In this study, we focused our systematic review on novel multi-port soft tissue robotic systems with published comparison data to demonstrate the safe implementation and efficacy of these systems. Other emerging multi-port robotic systems with early clinical data did not fit our review criteria but possessed great potential due to their distinct design elements. SSI Mantra™ (Sudhir Srivastava Innovations Pvt. Ltd, Haryana, India) design featured a modular system with cardiac surgery specific instruments. Switzerland designed and manufactured Dexter robotic system (Distalmotion, Epalinges, Switzerland) used a modular platform and instruments compatible with standard laparoscopic ports. This facilitates seamless transition between laparoscopic and robotic approaches and extended the application of robotic surgery into the ‘hybrid realm’. Hinotori™ surgical robot system (Medicaroid Inc., Kobe, Japan) was designed with a compact operation arm that couples eight axes of motion to reduce interference between the robotic arms and bedside surgeon. Avatera robotic system (Avateramedical GmbH, Jena, Germany) featured a thin space-saving patient cart, equipped with disposable 5 mm robotic instruments. This eliminated the need for costly sterilization.

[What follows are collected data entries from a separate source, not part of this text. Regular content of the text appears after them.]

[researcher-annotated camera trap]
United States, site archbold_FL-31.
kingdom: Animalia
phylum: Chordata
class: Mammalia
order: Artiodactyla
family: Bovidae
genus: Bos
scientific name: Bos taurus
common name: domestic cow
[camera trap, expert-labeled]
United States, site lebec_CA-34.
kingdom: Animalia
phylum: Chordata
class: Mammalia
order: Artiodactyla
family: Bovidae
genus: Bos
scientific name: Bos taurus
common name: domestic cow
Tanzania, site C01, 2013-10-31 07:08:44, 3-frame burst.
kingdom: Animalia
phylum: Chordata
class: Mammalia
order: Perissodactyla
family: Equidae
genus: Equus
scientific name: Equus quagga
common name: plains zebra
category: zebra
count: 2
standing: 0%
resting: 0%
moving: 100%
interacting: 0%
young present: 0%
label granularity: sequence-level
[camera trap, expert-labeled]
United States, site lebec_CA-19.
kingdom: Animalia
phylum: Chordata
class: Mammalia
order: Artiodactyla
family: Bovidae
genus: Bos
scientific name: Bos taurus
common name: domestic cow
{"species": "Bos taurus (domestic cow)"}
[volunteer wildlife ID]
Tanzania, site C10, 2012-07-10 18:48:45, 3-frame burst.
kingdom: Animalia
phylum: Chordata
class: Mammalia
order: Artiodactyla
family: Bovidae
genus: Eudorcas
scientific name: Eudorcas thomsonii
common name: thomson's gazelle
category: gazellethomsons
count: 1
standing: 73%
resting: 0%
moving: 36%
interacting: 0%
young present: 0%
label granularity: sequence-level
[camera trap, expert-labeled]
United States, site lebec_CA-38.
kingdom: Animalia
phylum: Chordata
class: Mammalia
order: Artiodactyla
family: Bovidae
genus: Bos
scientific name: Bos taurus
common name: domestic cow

Other robotic systems such as the da Vinci’s single port robotic system which utilized a single surgical entry site and Endoquest robotic system (Endoquest Robotics, Houston, Texas, US) to conduct endoluminal procedures (i.e., submucosal dissection, endoscopic mucosal dissection) were beyond the scope of this review.
The main limitation of this review was the lack of data from RCTs. Most of the studies were retrospective case series. The retrospective nature of the studies would have inevitably introduced selection bias in our analysis with surgeons selecting surgical approaches most suitable for their skillset and robotic platform. The 2 RCTs compared patients with low ASA scores, low comorbidity state, and low BMI which limited the application in the obese and elderly population with higher burden of diseases.